## ----include = FALSE----------------------------------------------------------
knitr::opts_chunk$set(
collapse = TRUE,
tidy = FALSE,
comment = "#>",
warning = FALSE,
message = FALSE,
fig.width = 9,
fig.height = 7
)
set.seed(888L)
local_data <- "~/Sync/birddog/data-biogas/rawfiles-direct"
has_local_data <- dir.exists(local_data)
knitr::opts_chunk$set(eval = has_local_data)
# When local data is absent (e.g. CRAN), no chunk runs; the pre-built HTML ships instead.
## ----eval = FALSE-------------------------------------------------------------
# # stable version (CRAN)
# install.packages("birddog")
#
# # development version (GitHub)
# # install.packages("remotes")
# remotes::install_github("roneyfraga/birddog")

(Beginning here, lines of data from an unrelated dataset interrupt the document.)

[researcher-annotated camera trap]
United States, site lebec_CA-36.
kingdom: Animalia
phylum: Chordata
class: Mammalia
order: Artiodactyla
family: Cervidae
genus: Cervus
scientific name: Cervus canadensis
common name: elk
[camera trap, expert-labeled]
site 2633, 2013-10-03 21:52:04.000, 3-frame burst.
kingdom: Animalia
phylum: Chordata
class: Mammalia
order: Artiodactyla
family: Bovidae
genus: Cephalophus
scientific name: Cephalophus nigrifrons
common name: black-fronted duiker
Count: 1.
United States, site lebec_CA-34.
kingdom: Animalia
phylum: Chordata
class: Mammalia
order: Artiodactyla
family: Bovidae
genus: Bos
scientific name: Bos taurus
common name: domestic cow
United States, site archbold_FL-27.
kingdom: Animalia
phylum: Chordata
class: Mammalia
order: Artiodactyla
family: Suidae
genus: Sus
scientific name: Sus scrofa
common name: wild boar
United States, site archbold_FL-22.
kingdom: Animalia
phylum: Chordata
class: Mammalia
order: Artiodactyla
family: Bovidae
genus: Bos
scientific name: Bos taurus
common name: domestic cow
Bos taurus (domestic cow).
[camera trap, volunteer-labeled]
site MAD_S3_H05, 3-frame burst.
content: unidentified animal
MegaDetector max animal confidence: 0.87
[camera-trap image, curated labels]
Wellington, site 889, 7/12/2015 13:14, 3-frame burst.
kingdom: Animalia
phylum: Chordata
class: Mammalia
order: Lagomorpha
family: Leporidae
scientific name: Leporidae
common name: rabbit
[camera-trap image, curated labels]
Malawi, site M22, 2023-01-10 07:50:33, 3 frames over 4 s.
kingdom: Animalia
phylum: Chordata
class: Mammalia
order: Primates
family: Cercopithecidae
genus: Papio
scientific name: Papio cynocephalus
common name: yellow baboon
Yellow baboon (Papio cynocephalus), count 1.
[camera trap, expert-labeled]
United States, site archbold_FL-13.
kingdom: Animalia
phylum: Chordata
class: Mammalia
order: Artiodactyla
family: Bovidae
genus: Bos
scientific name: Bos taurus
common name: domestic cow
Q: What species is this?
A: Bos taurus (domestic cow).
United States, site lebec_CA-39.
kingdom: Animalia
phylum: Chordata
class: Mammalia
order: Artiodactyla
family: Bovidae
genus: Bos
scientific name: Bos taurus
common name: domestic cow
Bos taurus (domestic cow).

## -----------------------------------------------------------------------------
library(birddog)
## ----eval = FALSE-------------------------------------------------------------
# library(openalexR)
#
# # Fetch works from OpenAlex API
# url_api <- "https://api.openalex.org/works?page=1&filter=primary_location.source.id:s121026525"
#
# openalexR::oa_request(query_url = url_api) |>
# openalexR::oa2df(entity = "works") |>
# birddog::read_openalex(format = "api") ->
# M
#
# # Or from a CSV export
# M <- birddog::read_openalex("path/to/openalex-export.csv", format = "csv")
## ----eval = FALSE-------------------------------------------------------------
# # BibTeX
# M <- birddog::read_wos("path/to/savedrecs.bib", format = "bib")
#
# # RIS
# M <- birddog::read_wos("path/to/savedrecs.ris", format = "ris")
#
# # Plain text
# M <- birddog::read_wos("path/to/savedrecs.txt", format = "txt-plain-text")
#
# # Tab-delimited
# M <- birddog::read_wos("path/to/savedrecs.txt", format = "txt-tab-delimited")
## ----eval = FALSE-------------------------------------------------------------
# # Download from OpenAlex (~15 min)
# query_oa <- "( biogas )"
#
# openalexR::oa_fetch(
# entity = "works",
# title_and_abstract.search = query_oa,
# verbose = TRUE
# ) ->
# papers
#
# M <- birddog::read_openalex(papers, format = "api")
## ----eval = FALSE-------------------------------------------------------------
# # Pre-computed dataset
# url_m <- "https://roneyfraga.com/volume/keep_it/biogas-data/M.rds"
# M <- readRDS(url(url_m))
## ----include = FALSE----------------------------------------------------------
M <- readRDS(file.path(local_data, "M.rds"))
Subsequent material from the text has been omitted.